In a speech delivered at the British House of Commons on her first official trip to the UK in May, UN Women Director Michelle Bachelet observed that the challenges ahead were many. Noted Bachelet, UN Women currently operates in just 78 countries, with some nations having just one representative. And as has been critiqued in the past, the entity’s annual budget of USD 500 million is likely to fall well short of its implementation aspirations.
Yet there are some reasons to be hopeful. At the same time these global initiatives to fight the oppression of women and girls are taking off, so too are national and regional efforts. On International Women’s Day in March, Southern Africa HIV and AIDS Information Dissemination Service (SAfAIDS) launched a new magazine targeting the sexual and reproductive health and rights (SRHR) needs of young women and girls in the 15-24 year age group. Titled Young Women First! and seeking to reach Africa’s young women and girls with action-based information and views on gender issues, the bi-annual magazine is being distributed throughout Southern Africa.
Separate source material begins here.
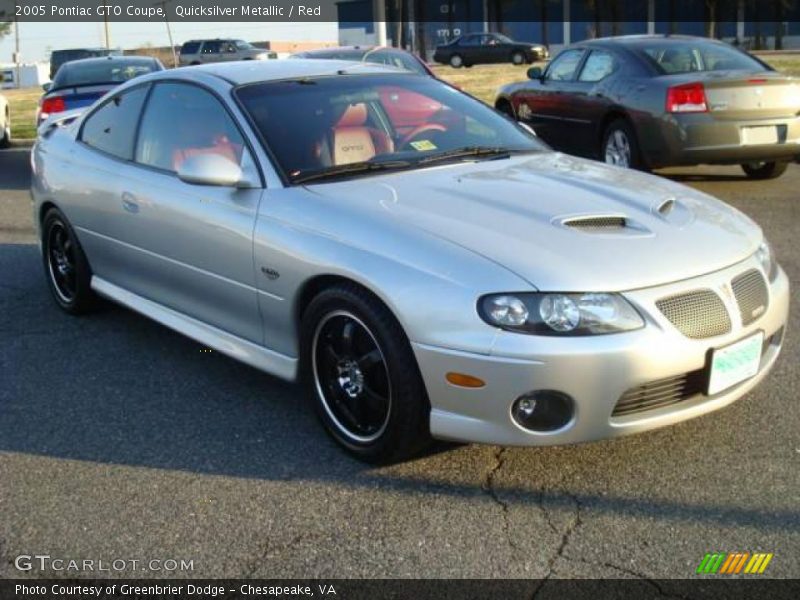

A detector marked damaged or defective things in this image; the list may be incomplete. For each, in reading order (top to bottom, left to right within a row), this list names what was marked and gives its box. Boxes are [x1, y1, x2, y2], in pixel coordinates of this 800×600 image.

crack in asphalt [482, 448, 524, 556]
“It is time for young women to speak for themselves and to demand to be heard,” notes SAfAIDS Executive Director Lois Chingandu. “Programmers, politicians and religious leaders all have something to say about what young women should and should not do. The results are demonstrated by many years of seemingly responding to their needs. But, somehow, we are still faced with unacceptably high figures of young women dying from unsafe abortions and other procedures that put their health at risk.”
The magazine is compiled by young people from Africa and beyond and makes use of peer-based learning and sharing to build awareness around various SRHR issues. “I think that young women relate better to situations if they discuss them with their peers rather than with people from an older age range,” notes Angelique Gatsinzi, one of the contributors. “By writing about my own experiences as a young woman, and getting feedback about them, I also feel that I am constantly learning new global perspectives about SRHR issues.”
But Chingandu also notes the long road ahead in ensuring the empowerment of Africa’s young women. “Often, people link SRHR with controversial issues like abortion and premarital sex neglecting the broader realm of issues, such as culture and patriarchy, which are not addressed at the expense of the lives of young women.”
South Africa is now 17 years into democracy. One wonders, however, when freedom from gender apartheid will finally come for the world’s women.
This week, as we commemorate the gallant efforts of South Africa’s women to emancipate themselves from oppression, let us continue to fight and speak on behalf of today’s many women and girls for whom suffering and pain is a part of their daily lives; the women whose faces remind us of Antoinette Sithole running scared through the streets of Soweto 35 years ago.
Fungai Machirori is a Zimbabwean writer and journalist who has lived and worked in South Africa. This article is part of the Gender Links Opinion and Commentary Service special series for Women’s Month.